Dans ce contexte, la municipalité autorise les familles à rester cette nuit au centre municipal des sports mais considère que cette situation ne peut pas durer. "La municipalité examine les solutions alternatives, au regard de la compétence de l'Etat en matière d'hébergement d'urgence et interpelle le Préfet d'Indre-et-Loire sur la situation des familles sans solution de mise à l'abri actuellement accueillies au Centre municipal des Sports."

Un nouveau point doit être fait ce vendredi matin 5 avril sur la situation.

"Une logique du non-accueil "

Eusébio de Sousa craint que la situation n'empire à l'approche des Jeux Olympiques : "Ce n'est malheureusement pas spécifique à Tours. À Blois aussi ils ont la même problématique. C'est une situation générale qui va s'amplifier notamment avec la loi immigration et avec la volonté de rapatrier tous les pauvres de la région parisienne pour faire place nette pour les Jeux olympiques".

Charles Fournier, député EELV de Tours qui avait ouvert sa permanence en novembre 2023 aux familles sans hébergement d'urgence n'est pas surpris par cette situation. "On reste dans une logique du non-accueil et qu'on n'organise pas l'accueil. On a à chaque fois des réponses ponctuelles et pas structurelles. "

Le député écologiste rappelle que début janvier 2024, alors qu'une vague de froid frappait la France, il avait été annoncé 120 millions d'euros pour l'hébergement d'urgence. Le ministre du Logement, Patrice Vergriete avait annoncé le déblocage de 120 millions d'euros pour l'hébergement d'urgence ce qui correspond à la création de 10 000 places. 

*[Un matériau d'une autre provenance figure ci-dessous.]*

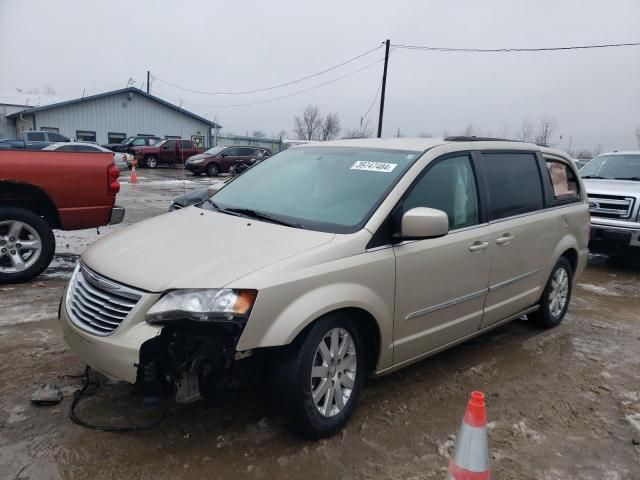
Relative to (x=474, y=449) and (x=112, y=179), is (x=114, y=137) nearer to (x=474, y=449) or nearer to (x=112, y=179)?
(x=112, y=179)

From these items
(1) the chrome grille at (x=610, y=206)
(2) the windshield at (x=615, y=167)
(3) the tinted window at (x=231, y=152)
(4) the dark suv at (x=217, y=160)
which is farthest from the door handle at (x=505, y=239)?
(3) the tinted window at (x=231, y=152)

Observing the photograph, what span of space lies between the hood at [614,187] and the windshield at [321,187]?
5.76 metres

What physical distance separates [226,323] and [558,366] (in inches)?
117

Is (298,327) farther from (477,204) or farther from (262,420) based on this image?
(477,204)

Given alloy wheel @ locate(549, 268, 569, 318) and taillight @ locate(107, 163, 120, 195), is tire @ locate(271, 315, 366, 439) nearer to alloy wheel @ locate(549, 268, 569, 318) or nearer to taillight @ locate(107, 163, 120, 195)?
alloy wheel @ locate(549, 268, 569, 318)

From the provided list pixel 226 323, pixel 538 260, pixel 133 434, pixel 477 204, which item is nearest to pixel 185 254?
pixel 226 323

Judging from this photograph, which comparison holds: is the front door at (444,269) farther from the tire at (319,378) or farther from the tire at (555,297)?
the tire at (555,297)

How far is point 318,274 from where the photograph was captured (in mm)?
2852

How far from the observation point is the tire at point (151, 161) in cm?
2983

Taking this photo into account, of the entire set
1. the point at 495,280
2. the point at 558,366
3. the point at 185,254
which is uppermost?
the point at 185,254

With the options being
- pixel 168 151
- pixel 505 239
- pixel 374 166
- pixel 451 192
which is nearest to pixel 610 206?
pixel 505 239

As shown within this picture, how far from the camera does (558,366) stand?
4270 mm

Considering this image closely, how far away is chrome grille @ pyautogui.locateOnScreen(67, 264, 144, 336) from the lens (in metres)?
2.74

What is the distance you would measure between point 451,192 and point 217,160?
23887mm
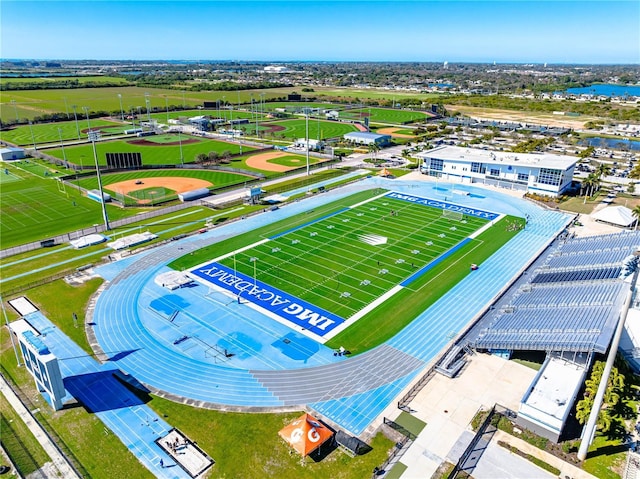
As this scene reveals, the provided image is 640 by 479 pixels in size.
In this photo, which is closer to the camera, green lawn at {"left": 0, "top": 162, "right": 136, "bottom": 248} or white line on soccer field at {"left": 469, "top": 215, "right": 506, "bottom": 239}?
white line on soccer field at {"left": 469, "top": 215, "right": 506, "bottom": 239}

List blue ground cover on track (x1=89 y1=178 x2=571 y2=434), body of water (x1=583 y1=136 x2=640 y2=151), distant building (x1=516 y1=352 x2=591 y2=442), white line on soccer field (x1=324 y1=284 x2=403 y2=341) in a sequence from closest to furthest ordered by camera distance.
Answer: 1. distant building (x1=516 y1=352 x2=591 y2=442)
2. blue ground cover on track (x1=89 y1=178 x2=571 y2=434)
3. white line on soccer field (x1=324 y1=284 x2=403 y2=341)
4. body of water (x1=583 y1=136 x2=640 y2=151)

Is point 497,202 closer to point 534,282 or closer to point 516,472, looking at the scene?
point 534,282

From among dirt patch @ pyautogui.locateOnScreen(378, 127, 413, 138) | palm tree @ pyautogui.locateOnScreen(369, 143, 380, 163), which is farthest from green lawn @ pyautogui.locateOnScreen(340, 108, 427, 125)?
palm tree @ pyautogui.locateOnScreen(369, 143, 380, 163)

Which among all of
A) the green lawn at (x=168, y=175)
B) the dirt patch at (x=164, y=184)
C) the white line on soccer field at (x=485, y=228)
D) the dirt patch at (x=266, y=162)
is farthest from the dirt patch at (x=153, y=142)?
the white line on soccer field at (x=485, y=228)

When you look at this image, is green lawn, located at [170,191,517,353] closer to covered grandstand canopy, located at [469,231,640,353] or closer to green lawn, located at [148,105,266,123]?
covered grandstand canopy, located at [469,231,640,353]

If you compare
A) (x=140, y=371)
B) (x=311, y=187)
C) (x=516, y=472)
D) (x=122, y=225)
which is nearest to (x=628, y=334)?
(x=516, y=472)

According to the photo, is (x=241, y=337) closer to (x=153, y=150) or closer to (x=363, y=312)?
(x=363, y=312)
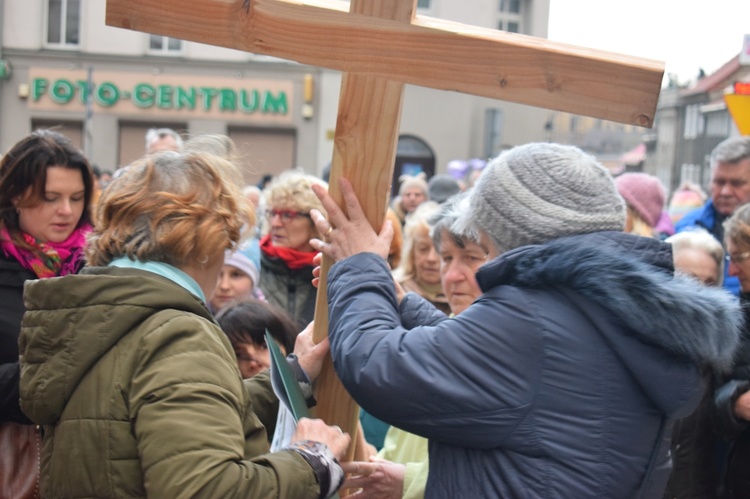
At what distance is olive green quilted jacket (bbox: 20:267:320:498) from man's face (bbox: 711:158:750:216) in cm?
382

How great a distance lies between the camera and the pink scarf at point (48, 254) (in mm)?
2934

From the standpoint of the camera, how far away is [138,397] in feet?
5.98

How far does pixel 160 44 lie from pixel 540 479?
67.2ft

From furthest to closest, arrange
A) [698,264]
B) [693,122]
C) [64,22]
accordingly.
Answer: [693,122]
[64,22]
[698,264]

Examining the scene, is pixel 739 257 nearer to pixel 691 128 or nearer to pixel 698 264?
pixel 698 264

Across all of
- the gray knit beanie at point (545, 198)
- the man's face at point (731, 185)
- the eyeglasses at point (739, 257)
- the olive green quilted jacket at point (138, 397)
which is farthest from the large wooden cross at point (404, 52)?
the man's face at point (731, 185)

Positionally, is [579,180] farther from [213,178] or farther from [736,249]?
[736,249]

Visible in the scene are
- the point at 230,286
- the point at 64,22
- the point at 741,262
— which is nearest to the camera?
the point at 741,262

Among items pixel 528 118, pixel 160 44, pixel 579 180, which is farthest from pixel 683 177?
pixel 579 180

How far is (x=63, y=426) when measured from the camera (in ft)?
6.32

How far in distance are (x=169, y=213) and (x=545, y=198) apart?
82cm

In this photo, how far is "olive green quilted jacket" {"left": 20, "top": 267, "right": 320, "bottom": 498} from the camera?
1776 mm

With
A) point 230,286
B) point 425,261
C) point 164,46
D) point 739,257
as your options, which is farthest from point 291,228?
point 164,46

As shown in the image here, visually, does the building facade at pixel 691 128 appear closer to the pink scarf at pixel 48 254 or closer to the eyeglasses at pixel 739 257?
the eyeglasses at pixel 739 257
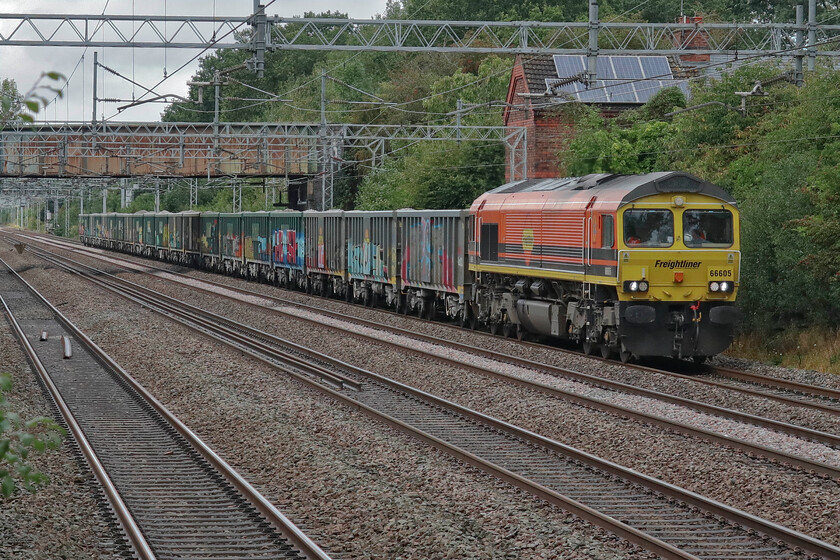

Trois mois plus tard, Charles Fournier, député EELV de Tours déplore : "Pas un centime n'est arrivé dans les territoires. Et donc nous sommes toujours dans cette situation où il faut éviter d'apporter des réponses pour décourager toutes celles et ceux qui seraient ici par une sorte de choix alors qu'ils sont souvent là de façon contrainte"

Comme les membres du collectif, Charles fournier craint une aggravation de la situation. "Le desserrement de l'Ile-de-France existait déjà avant les Jeux olympiques. Il y avait déjà une volonté d'éviter la concentration en Île-de-France de toutes celles et ceux qui arrivent dans notre pays", constate le député. "Et là avec les Jeux olympiques, on a vidé les hôtels et supprimer des places d'urgence qui étaient proposées alors forcément ces personnes vont partir d'elles-mêmes ou être évacuées ailleurs. Donc des territoires comme les nôtres proches de Paris risquent de voir arriver des familles avec enfants et des hommes seuls." 

Le collectif s'attend à ce que la solution de l'ouverture d'un gymnase comme cet automne aux Fontaines leur soit proposée. Une solution qui aurait dû être proposée dès la fermeture du CTRO le mardi 2 avril. 

Nous avons sollicité une réaction à la Préfecture ce mercredi 3 avril qui annonce qu'elle répondra à nos questions la semaine prochaine.